Re: PATCH: decreasing memory needlessly consumed by array_agg

From: Tomas Vondra <tomas(dot)vondra(at)2ndquadrant(dot)com>
To:
Cc: "pgsql-hackers(at)postgresql(dot)org" <pgsql-hackers(at)postgresql(dot)org>
Subject: Re: PATCH: decreasing memory needlessly consumed by array_agg
Date: 2015-01-14 21:52:58
Message-ID: 54B6E53A.5040808@2ndquadrant.com
Views: Raw Message | Whole Thread | Download mbox | Resend email
Thread:
Lists: pgsql-hackers

On 12.1.2015 01:28, Ali Akbar wrote:
>
> > Or else we implement what you suggest below (more comments below):
> >
> > Thinking about the 'release' flag a bit more - maybe we
> could do
> > this
> > instead:
> >
> > if (release && astate->private_cxt)
> > MemoryContextDelete(astate->mcontext);
> > else if (release)
> > {
> > pfree(astate->dvalues);
> > pfree(astate->dnulls);
> > pfree(astate);
> > }
> >
> > i.e. either destroy the whole context if possible, and
> just free the
> > memory when using a shared memory context. But I'm afraid
> this would
> > penalize the shared memory context, because that's
> intended for
> > cases where all the build states coexist in parallel and
> then at some
> > point are all converted into a result and thrown away.
> Adding pfree()
> > calls is no improvement here, and just wastes cycles.
> >
> >
> > As per Tom's comment, i'm using "parent memory context" instead of
> > "shared memory context" below.
> >
> > In the future, if some code writer decided to use
> subcontext=false,
> > to save memory in cases where there are many array
> accumulation, and
> > the parent memory context is long-living, current code can cause
> > memory leak. So i think we should implement your suggestion
> > (pfreeing astate), and warn the implication in the API
> comment. The
> > API user must choose between release=true, wasting cycles but
> > preventing memory leak, or managing memory from the parent memory
> > context.
>
> I'm wondering whether this is necessary after fixing makeArrayResult to
> use the privat_cxt flag. It's still possible to call makeMdArrayResult
> directly (with the wrong 'release' value).
>
> Another option might be to get rid of the 'release' flag altogether, and
> just use the 'private_cxt' - I'm not aware of a code using release=false
> with private_cxt=true (e.g. to build the same array twice from the same
> astate).
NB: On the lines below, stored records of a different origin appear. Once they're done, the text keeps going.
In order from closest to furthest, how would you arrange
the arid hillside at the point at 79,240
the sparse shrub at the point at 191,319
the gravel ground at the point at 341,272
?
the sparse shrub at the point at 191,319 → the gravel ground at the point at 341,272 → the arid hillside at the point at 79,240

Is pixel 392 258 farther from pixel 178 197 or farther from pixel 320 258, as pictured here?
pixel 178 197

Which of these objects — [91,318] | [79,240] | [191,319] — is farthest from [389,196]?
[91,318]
But maybe there's such code, and another downside is that it'd
> break the existing API.
>
> > In one possible use case, for efficiency maybe the caller will
> > create a special parent memory context for all array accumulation.
> > Then uses makeArrayResult* with release=false, and in the end
> > releasing the parent memory context once for all.
>
> Yeah, although I'd much rather not break the existing code at all. That
> is - my goal is not to make it slower unless absolutely necessary (and
> in that case the code may be fixed per your suggestion). But I'm not
> convinced it's worth it.
>
>
> OK. Do you think we need to note this in the comments? Something like
> this: If using subcontext=false, the caller must be careful about memory
> usage, because makeArrayResult* will not free the memory used.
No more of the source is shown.